Another was identifed as Abu Yazan, Fatah Al Islam’s number three, accused of responsibility for bus bombings in February that killed three people.

Officials from the main Palestinian factions – which deny any links with Fatah Al Islam – offered to help crush the militiants in talks with Prime Minister Fuad Siniora.

“We hope to cooperate in order to eliminate the Fatah Al Islam phenomenon, on the condition innocent civilians do not pay a high price,” said Abbas Ziki, Lebanon representative of the Palestine Liberation Organization.

Siniora, whose Western-backed government has been paralyzed for months by feuding between opponents of former power broker Damascus and pro-Syrian factions, said the government was determined to enforce law and order across all of Lebanon.

“We will not allow anyone to harm our unity,” he said Sunday.

The German presidency of the European Union condemned the bloodshed and called for the disarmament of militias in Lebanon while France voiced solidarity with the government.

“We call on all parties to avoid a further escalation of the conflict. We cannot allow Lebanon to be sucked into a spiral of violence again,” said German foreign ministry spokesman Martin Jaeger.

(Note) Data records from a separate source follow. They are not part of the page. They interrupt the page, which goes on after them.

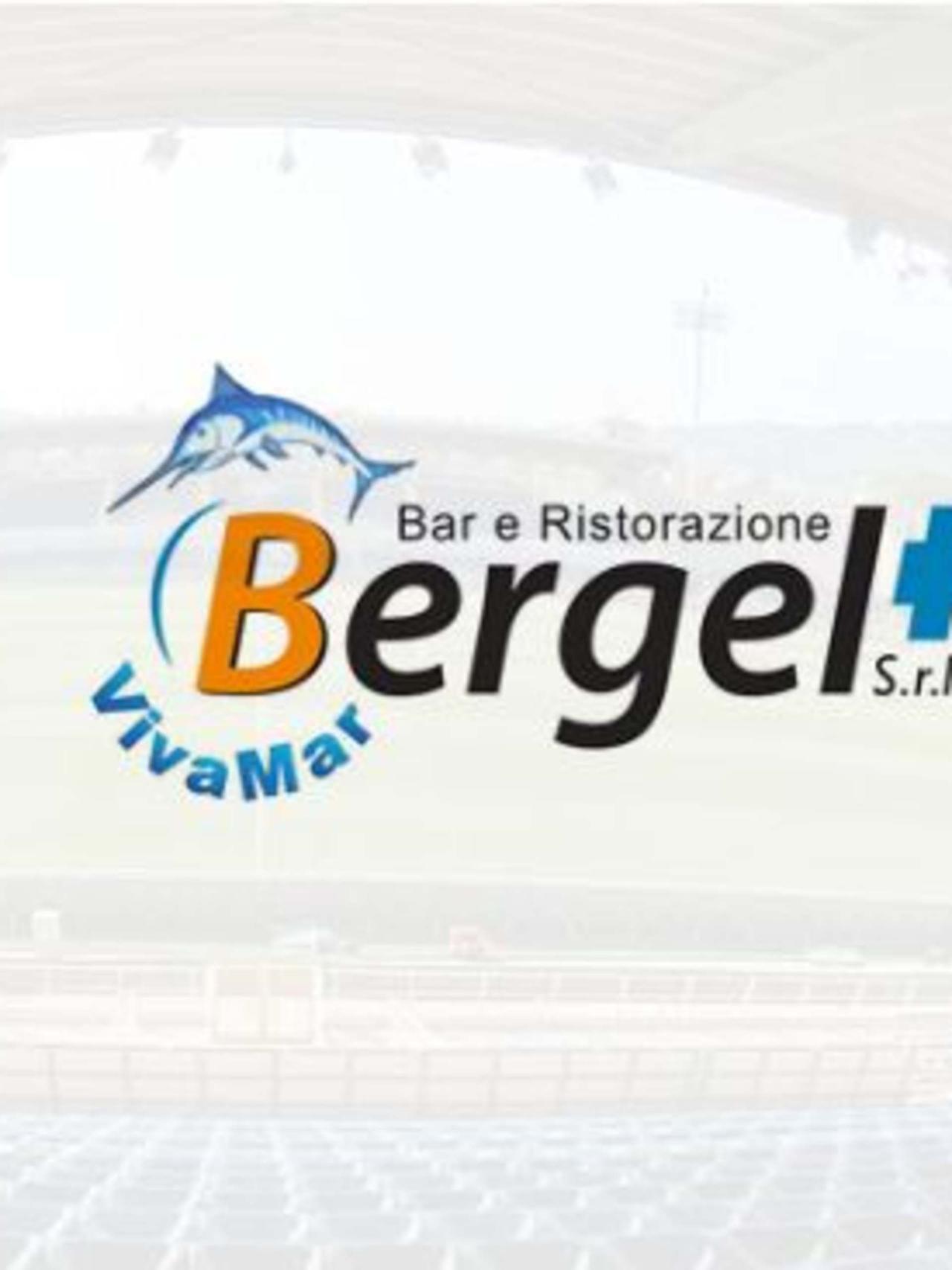 Bergel, pure quest’anno fornitore ufficiale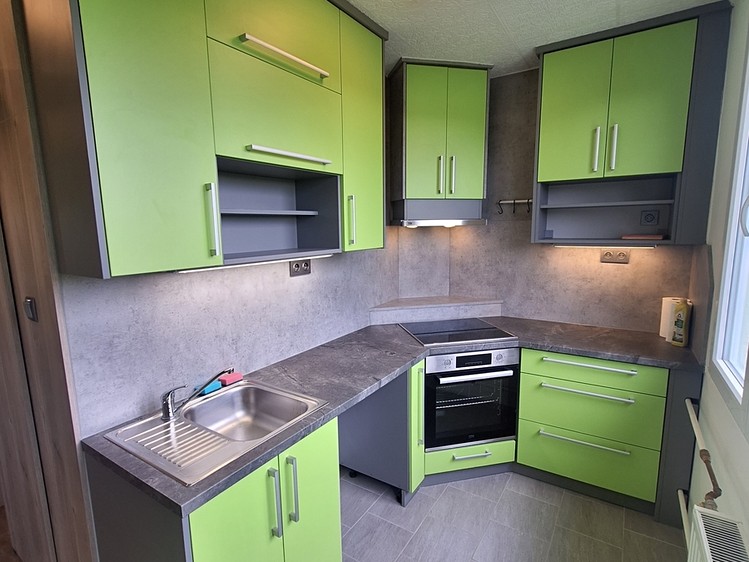 Pronájem bytu 2+1, 61 m² (10 z 21)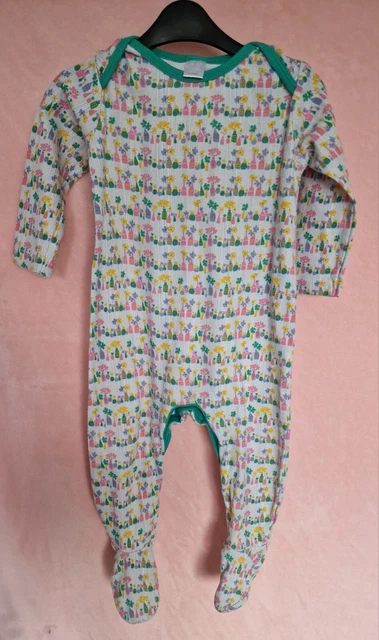 Pacchetto vestiti per bambine età 9-12 m/80 cm. Usato. Condizioni perfette.-~ 5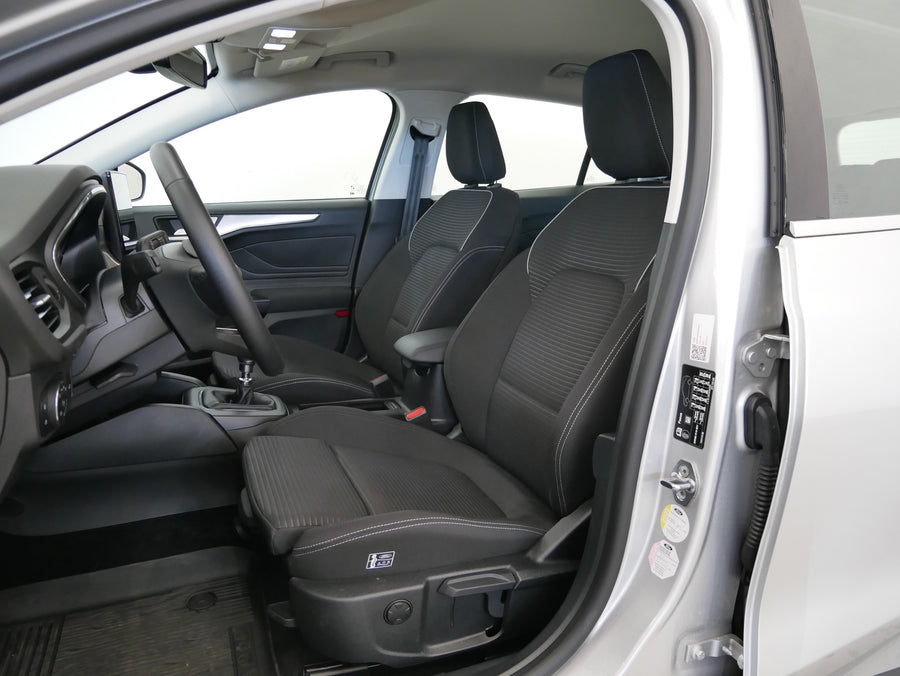 Ford Focus 1.5 TDCI 88 kW Titanium – foto 11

Saudi Arabia, Lebanon’s biggest foreign financier, also said it deplored the violence.

Lebanese authorities have accused Fatah Al Islam, inspired ideologically by Osama Bin Laden’s network, of working for the Syrian intelligence services, which Damascus has denied.

It is headed by Shaker Abssi, said to be linked to former Al Qaeda in Iraq leader Abu Musab Al Zarqawi, who was killed in a US raid in 2006.